WHAT IS BEING ASKED: Continue the news article below about the Republican candidates' debate for Arizona's 4th Congressional District, picking up right after its final sentence.

TEXT FOR ANALYSIS:
GOP congressional contenders push election conspiracies
Veering from COVID-related conspiracies to maintaining the 2020 election was stolen from former President Donald Trump, three Republican candidates vying for a seat in Congress jockeyed Monday for the narrowest vision of the federal government.
By turns, Jerone Davison, Dave Giles and Rene Lopez said they wanted to end the federal government’s involvement in education, end early voting for most Arizonans and clamp down on the southern border before addressing undocumented immigrants who are already here.
“Government never really does anything very well,” Lopez said at one point, reflecting a broad pessimism of the government he hopes to join.
Tanya Wheeless, perhaps the GOP frontrunner in the race for Arizona’s new 4th Congressional District that covers part of Phoenix and the southeast Valley, and Kelly Cooper didn’t participate in the debate on Arizona PBS.
Rep. Greg Stanton, D-Ariz., who currently represents a Phoenix-based district that spans much of the new 4th District, never came up. Instead, three of the lower profile candidates in the Republican primary field focused on a government unwilling to protect its people and riddled with waste.
Lopez lamented inflation and the threat of water scarcity in Arizona but joined in the calling for a border monitored so closely that “we don’t have people sneaking in.”
Davison blamed nationwide inflation in part on government subsidies for illegal immigrants and called for a rollback in early voting for most people and claimed popular support for a return to a voting style Arizona already uses.
“They want to get rid of the machines and go back to the paper ballots. They want honest and true elections,” Davison said.

MATERIAL SHOWN:

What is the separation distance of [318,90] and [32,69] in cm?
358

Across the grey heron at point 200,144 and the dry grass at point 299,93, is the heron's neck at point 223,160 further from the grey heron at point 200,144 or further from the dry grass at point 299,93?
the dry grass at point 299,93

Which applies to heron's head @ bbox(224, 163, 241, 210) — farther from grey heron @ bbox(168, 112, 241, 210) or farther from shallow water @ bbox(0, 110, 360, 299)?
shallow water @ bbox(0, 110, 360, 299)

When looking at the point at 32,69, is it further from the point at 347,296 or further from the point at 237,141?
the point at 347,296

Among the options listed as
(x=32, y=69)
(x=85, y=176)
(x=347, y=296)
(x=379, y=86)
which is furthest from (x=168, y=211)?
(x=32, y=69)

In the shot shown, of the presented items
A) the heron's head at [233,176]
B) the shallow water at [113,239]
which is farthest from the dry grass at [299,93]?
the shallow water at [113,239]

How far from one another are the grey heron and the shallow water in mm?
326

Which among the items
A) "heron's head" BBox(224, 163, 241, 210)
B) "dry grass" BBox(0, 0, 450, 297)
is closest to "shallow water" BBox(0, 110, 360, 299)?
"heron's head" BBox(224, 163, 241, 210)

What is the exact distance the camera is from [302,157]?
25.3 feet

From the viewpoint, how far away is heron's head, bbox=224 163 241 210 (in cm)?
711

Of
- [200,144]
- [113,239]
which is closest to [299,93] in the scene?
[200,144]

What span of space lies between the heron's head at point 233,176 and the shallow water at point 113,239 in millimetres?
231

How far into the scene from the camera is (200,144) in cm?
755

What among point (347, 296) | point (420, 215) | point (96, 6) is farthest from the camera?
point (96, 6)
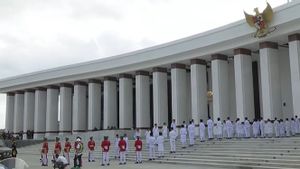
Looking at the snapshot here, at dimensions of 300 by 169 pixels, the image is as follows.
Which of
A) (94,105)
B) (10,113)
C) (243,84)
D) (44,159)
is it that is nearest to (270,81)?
(243,84)

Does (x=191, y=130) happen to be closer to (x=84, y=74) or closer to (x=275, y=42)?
(x=275, y=42)

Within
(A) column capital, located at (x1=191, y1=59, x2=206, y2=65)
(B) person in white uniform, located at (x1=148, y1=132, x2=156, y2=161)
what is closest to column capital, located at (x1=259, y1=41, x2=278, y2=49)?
(A) column capital, located at (x1=191, y1=59, x2=206, y2=65)

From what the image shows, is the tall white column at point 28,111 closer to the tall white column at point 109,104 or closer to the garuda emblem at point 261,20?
the tall white column at point 109,104

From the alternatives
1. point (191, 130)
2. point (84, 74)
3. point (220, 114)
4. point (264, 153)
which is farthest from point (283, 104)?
point (84, 74)

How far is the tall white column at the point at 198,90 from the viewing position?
94.0 feet

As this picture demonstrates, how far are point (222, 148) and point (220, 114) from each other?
682 cm

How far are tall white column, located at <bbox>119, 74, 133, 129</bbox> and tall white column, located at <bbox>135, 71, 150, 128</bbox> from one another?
1518 mm

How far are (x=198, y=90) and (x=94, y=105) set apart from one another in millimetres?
11727

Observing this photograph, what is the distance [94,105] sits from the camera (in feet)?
122

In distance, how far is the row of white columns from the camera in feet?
80.5

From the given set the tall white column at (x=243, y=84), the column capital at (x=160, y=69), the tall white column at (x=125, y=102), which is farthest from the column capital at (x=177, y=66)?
the tall white column at (x=125, y=102)

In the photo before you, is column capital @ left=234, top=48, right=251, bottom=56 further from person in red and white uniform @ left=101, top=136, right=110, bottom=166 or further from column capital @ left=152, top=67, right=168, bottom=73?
person in red and white uniform @ left=101, top=136, right=110, bottom=166

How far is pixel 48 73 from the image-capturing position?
39375 millimetres

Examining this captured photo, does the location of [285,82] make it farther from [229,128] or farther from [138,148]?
[138,148]
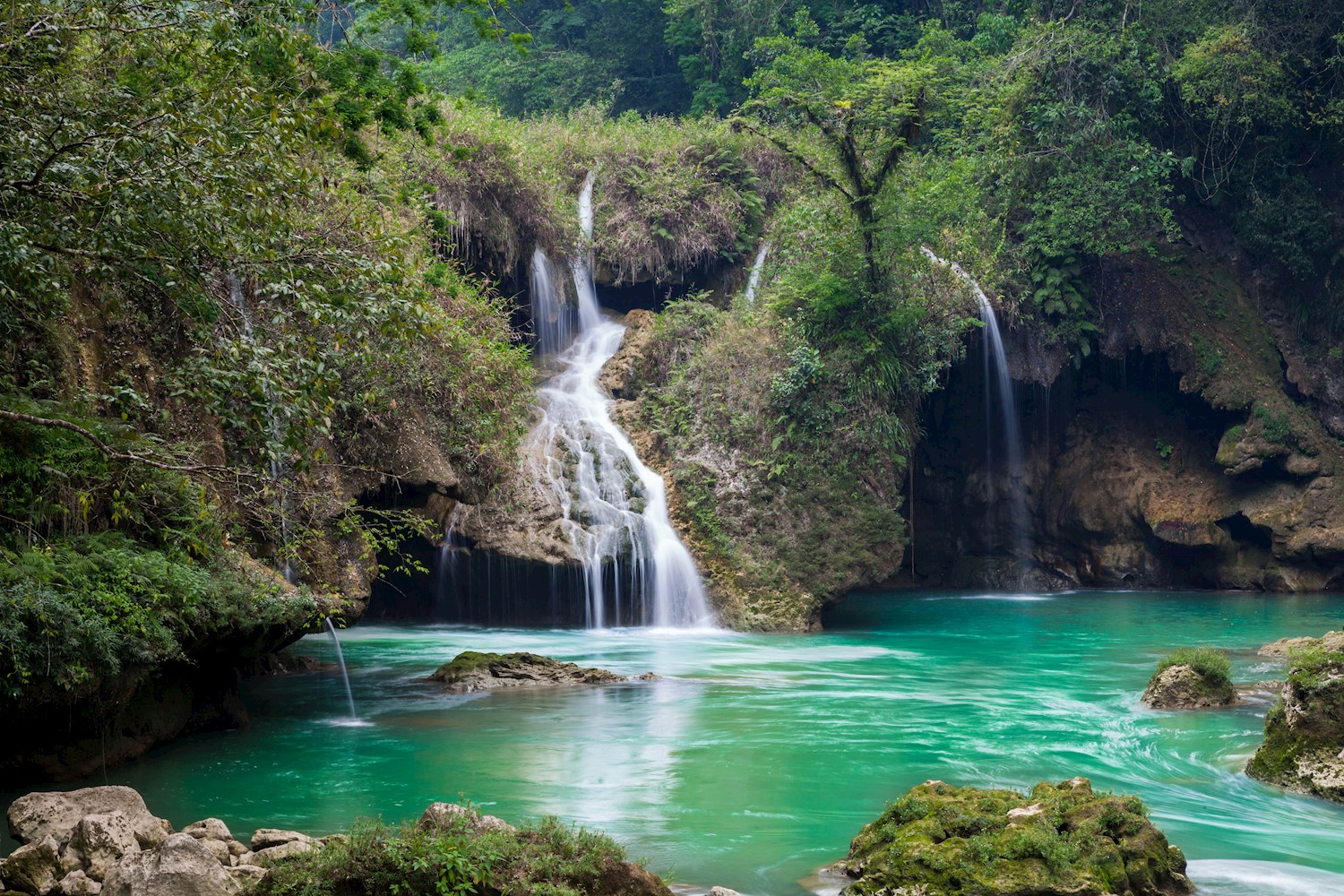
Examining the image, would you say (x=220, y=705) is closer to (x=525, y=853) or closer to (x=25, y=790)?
(x=25, y=790)

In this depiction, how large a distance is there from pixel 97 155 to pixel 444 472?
23.9ft

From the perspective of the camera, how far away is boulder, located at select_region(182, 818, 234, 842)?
23.5 ft

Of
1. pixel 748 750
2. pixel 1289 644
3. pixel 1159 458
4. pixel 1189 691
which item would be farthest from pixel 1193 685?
pixel 1159 458

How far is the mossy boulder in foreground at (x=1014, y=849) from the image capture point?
6703 millimetres

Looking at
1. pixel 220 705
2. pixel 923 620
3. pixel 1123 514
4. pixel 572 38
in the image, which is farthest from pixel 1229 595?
pixel 572 38

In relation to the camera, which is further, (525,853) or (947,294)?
(947,294)

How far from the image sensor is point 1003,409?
2675 centimetres

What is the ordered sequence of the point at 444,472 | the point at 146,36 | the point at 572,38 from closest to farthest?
1. the point at 146,36
2. the point at 444,472
3. the point at 572,38

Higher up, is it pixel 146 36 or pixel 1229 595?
pixel 146 36

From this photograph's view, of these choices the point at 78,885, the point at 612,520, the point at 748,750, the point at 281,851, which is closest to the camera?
the point at 78,885

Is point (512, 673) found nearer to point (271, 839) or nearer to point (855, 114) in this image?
point (271, 839)

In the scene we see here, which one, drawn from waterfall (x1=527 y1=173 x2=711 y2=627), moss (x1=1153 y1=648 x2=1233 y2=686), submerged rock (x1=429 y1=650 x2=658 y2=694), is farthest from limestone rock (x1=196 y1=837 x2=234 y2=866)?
waterfall (x1=527 y1=173 x2=711 y2=627)

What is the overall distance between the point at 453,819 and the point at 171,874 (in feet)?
4.71

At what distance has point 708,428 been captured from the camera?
22.4 metres
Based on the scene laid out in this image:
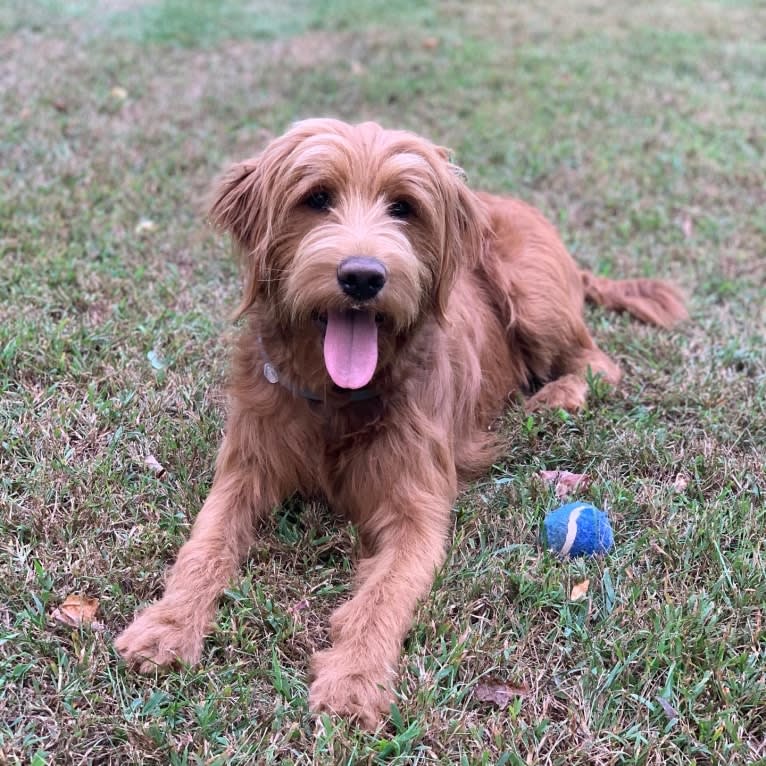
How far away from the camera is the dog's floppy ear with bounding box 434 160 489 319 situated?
3.44 meters

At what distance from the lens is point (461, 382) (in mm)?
3967

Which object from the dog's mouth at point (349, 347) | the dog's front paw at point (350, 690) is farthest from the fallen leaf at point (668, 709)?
the dog's mouth at point (349, 347)

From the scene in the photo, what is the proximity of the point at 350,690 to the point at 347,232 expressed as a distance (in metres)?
1.63

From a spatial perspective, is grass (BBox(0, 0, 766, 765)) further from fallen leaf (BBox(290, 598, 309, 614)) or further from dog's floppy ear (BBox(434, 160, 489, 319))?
dog's floppy ear (BBox(434, 160, 489, 319))

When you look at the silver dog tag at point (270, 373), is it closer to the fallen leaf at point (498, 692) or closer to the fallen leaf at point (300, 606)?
the fallen leaf at point (300, 606)

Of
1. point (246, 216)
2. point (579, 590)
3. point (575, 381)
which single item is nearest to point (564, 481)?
point (579, 590)

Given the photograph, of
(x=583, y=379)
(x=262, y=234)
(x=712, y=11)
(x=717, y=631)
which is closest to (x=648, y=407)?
(x=583, y=379)

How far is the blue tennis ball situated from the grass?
0.09 m

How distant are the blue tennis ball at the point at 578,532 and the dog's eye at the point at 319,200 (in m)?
1.61

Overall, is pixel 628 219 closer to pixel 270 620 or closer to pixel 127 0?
pixel 270 620

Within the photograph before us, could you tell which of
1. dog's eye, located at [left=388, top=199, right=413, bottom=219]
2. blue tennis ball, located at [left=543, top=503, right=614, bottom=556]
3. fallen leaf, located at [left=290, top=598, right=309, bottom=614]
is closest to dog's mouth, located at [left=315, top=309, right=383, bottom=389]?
dog's eye, located at [left=388, top=199, right=413, bottom=219]

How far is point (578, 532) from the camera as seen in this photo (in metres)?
3.28

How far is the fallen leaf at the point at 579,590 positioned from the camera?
305 cm

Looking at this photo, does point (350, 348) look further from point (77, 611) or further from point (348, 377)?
point (77, 611)
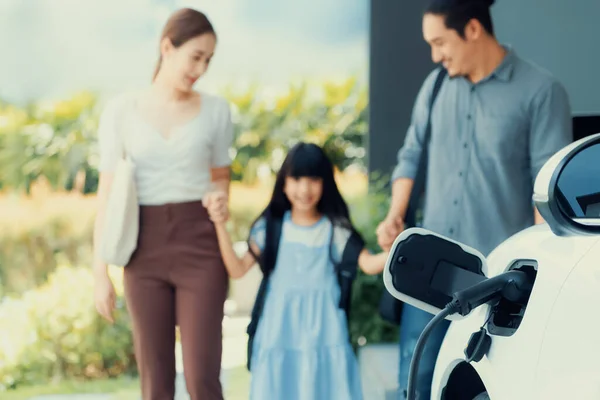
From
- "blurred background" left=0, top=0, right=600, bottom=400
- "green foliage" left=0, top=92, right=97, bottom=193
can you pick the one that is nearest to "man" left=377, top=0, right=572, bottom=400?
"blurred background" left=0, top=0, right=600, bottom=400

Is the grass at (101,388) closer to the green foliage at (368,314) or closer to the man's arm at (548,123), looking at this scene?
the green foliage at (368,314)

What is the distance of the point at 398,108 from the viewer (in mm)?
5305

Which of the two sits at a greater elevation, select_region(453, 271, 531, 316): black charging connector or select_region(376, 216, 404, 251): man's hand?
select_region(453, 271, 531, 316): black charging connector

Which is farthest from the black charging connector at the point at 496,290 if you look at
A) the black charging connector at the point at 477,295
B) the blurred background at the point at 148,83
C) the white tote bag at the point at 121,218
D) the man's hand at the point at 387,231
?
the blurred background at the point at 148,83

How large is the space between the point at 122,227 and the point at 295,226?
1.94ft

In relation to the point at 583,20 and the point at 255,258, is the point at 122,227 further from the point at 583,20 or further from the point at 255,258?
the point at 583,20

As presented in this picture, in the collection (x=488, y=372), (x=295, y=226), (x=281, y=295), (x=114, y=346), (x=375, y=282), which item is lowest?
(x=114, y=346)

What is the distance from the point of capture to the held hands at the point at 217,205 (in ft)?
10.5

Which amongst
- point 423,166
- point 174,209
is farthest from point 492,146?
point 174,209

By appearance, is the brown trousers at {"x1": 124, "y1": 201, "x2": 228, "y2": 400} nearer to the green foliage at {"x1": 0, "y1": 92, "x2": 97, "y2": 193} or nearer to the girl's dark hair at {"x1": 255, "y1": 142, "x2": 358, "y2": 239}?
the girl's dark hair at {"x1": 255, "y1": 142, "x2": 358, "y2": 239}

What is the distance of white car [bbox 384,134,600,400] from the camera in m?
1.16

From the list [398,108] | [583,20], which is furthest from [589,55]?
[398,108]

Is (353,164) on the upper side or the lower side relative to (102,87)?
lower

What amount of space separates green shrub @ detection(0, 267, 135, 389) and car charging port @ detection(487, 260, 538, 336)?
411cm
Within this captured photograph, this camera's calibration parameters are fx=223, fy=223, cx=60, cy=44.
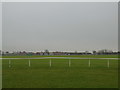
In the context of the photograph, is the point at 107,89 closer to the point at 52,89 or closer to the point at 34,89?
the point at 52,89

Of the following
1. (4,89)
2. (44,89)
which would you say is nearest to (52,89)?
(44,89)

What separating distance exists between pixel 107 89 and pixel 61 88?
5.22 ft

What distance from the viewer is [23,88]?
25.5ft

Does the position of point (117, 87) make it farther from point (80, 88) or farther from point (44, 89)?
point (44, 89)

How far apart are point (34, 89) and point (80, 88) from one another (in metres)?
1.59

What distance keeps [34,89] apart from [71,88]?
128cm

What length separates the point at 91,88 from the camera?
779 cm

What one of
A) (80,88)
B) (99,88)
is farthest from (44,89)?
(99,88)

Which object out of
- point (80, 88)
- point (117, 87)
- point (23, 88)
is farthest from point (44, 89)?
point (117, 87)

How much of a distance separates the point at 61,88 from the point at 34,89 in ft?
3.06

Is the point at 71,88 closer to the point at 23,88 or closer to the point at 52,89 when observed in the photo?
the point at 52,89

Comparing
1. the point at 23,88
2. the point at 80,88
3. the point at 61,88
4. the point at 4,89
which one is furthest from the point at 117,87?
the point at 4,89

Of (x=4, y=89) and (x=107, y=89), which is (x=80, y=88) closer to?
(x=107, y=89)

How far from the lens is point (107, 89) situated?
303 inches
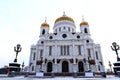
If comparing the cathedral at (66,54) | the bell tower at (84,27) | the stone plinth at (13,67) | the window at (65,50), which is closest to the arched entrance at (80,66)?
the cathedral at (66,54)

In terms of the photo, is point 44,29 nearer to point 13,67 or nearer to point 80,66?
point 80,66

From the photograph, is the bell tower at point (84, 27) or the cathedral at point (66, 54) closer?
the cathedral at point (66, 54)

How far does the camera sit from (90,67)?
2567 cm

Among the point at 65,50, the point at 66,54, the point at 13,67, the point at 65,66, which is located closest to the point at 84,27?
the point at 65,50

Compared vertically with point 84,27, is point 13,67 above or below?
below

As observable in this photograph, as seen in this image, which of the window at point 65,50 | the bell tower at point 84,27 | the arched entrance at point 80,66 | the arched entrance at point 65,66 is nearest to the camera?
the arched entrance at point 80,66

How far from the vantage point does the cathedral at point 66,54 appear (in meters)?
25.8

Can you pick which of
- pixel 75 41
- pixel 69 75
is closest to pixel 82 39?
pixel 75 41

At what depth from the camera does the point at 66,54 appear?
89.0 ft

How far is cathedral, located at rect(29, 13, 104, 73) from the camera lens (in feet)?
84.6

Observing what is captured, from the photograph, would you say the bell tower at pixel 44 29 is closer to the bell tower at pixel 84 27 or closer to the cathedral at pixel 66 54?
the cathedral at pixel 66 54

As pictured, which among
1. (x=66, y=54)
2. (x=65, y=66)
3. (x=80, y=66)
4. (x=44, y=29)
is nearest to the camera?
(x=80, y=66)

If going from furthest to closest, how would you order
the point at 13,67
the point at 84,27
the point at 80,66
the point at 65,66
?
1. the point at 84,27
2. the point at 65,66
3. the point at 80,66
4. the point at 13,67

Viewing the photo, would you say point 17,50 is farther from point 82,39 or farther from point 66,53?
point 82,39
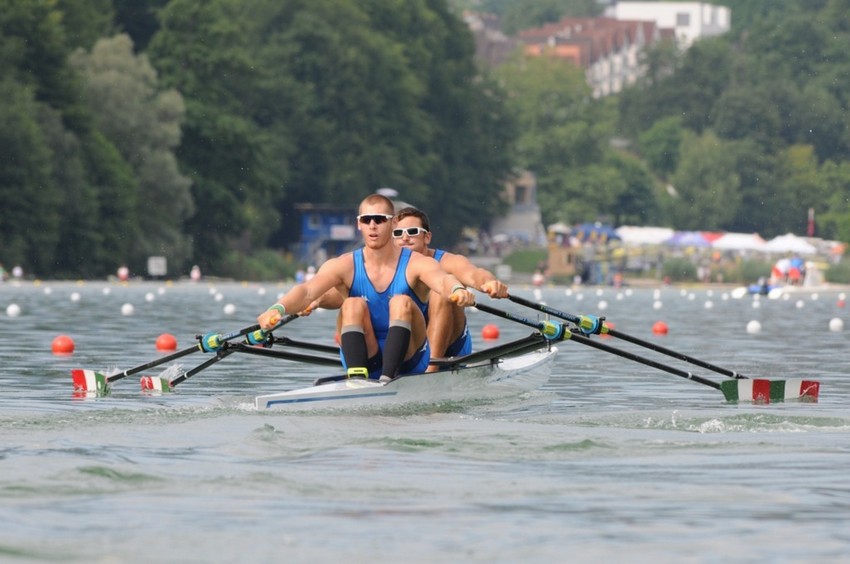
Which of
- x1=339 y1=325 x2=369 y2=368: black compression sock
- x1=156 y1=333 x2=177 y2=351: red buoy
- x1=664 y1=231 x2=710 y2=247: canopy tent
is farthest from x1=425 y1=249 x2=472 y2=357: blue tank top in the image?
x1=664 y1=231 x2=710 y2=247: canopy tent

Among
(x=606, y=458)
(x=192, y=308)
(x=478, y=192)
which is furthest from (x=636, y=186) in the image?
(x=606, y=458)

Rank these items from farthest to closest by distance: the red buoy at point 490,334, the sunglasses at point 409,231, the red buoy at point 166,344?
the red buoy at point 490,334 < the red buoy at point 166,344 < the sunglasses at point 409,231

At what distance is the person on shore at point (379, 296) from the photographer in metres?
13.8

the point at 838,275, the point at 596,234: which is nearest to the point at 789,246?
the point at 838,275

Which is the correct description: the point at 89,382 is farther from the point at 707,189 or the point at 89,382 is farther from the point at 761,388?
the point at 707,189

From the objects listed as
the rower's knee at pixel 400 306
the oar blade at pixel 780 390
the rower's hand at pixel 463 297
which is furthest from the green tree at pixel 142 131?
the rower's hand at pixel 463 297

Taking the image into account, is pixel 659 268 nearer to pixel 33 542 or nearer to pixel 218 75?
pixel 218 75

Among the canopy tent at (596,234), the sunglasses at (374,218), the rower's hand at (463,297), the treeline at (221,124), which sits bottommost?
the rower's hand at (463,297)

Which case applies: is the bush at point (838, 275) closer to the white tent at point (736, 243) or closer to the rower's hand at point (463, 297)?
the white tent at point (736, 243)

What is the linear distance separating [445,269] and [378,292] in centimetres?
113

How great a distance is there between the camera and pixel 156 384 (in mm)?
16625

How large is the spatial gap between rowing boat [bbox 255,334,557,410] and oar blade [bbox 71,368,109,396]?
296 cm

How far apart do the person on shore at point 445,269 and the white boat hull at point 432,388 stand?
0.32 m

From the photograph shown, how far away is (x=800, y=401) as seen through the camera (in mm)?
16047
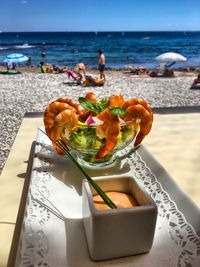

RESULT OF THIS EXERCISE:
Giles, a perennial self-funded candidate, complained that the federal government has any role in education at all. With props like a copy of the Constitution, a segment of barbed wire, and a lapel badge pronouncing his candidacy, Giles urged a more limited approach to government.
“If it’s not in the Constitution, the federal government shouldn’t be talking about it at all. That reverts to the states,” Giles said. “Personally, I don’t want this (critical race theory) stuff going to our kids. I don’t want them brainwashed. I don’t want them talking about all this junk.”
The Republicans generally agreed in varying degrees there were significant problems in the 2020 election in Arizona, preventing former President Donald Trump from being named the winner.
Davison, for example, said Trump did win. Giles said fraudulent ballots were inserted into the totals giving the appearance that President Joe Biden won. Lopez said the election had problems but didn’t want to “rehash that election.”
They also blamed the federal government for shutting down the economy during the pandemic, accusing medical and government officials of lying and shading information to extend quarantines and suppress freedom.
The candidates are competing for a chance to challenge Stanton, a twoterm incumbent, in a district that leans narrowly to Democrats.
The primary is Aug. 2, with early voting getting underway about a month before that.